By Adam Voiland, NASA Earth Science News Team

Antarctic iceberg breakup.


We recently read in the news that the earthquake and tsunami that struck Japan in March was strong enough to send waves that snapped a Manhattan-sized chunk of ice off the Sulzberger Ice Shelf some 8,100 miles away.

That’s true, but as pointed out at the end of this piece, there’s more to this story than just the strength of the earthquake. Though it’s not making it into the headlines, the condition of the ice in the region was also key. Specifically, the lack of nearby sea ice, coastal ice (also called fast or landfast ice) and pack ice made the portion of the Sulzberger Ice Shelf that broke off particularly susceptible to the incoming waves from the tsunami. Here’s how Kelly Brunt, the Goddard scientist who made the discovery, explained it in her Journal of Glaciology paper:

“The recent calving from the Sulzberger Ice Shelf suggests that, while the rifts provide the ice-shelf front with a zone that is weakened with respect to stress, and while tsunamis arrive episodically to cause vibrational disturbances to these rifts, some additional enabling condition must be satisfied before a given tsunami can lead to the detachment of an iceberg.

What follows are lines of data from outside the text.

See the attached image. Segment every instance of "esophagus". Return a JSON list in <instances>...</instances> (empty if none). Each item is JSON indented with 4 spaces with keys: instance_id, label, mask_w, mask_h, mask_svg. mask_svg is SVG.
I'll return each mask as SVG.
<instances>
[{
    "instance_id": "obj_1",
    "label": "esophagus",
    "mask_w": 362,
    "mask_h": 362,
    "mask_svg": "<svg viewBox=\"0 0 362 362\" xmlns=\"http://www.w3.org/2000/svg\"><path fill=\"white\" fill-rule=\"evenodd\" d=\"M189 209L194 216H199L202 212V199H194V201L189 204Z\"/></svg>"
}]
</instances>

The timing of the earthquake and tsunami in Japan coincided with the typical summer sea-ice minimum (Zwally and others, 2002). As observed in the MODIS imagery and confirmed in the ASAR imagery, the region north of the Sulzberger Ice Shelf was devoid of either fast or pack ice at the time of predicted arrival of the tsunami. Fast ice is an important factor in ice shelf stability (Massom and others, 2010). Additionally, the absence of sea ice meant that the energy associated with the tsunami incident on the ice-shelf front was not damped by sea-ice flexure. With a distant tsunami source, over an irregular ocean bathymetry, and taking into account the dispersion of high-frequency components of the tsunami outside the shallow-water approximation, a complex pattern of dispersed waves is predicted in the wake of the leading front of the tsunami (NOAA/PMEL/Center for Tsunami Research; http://nctr.pmel.noaa.gov). As these waves interacted with the ice shelf over a period of hours to days, flexural modes may have been resonantly excited, each with the potential to trigger iceberg calving (Holdsworth and Glynn, 1978), in a pattern reminiscent of the delayed response of harbors documented in the far field during the 2004 Sumatra tsunami (Okal and others, 2006).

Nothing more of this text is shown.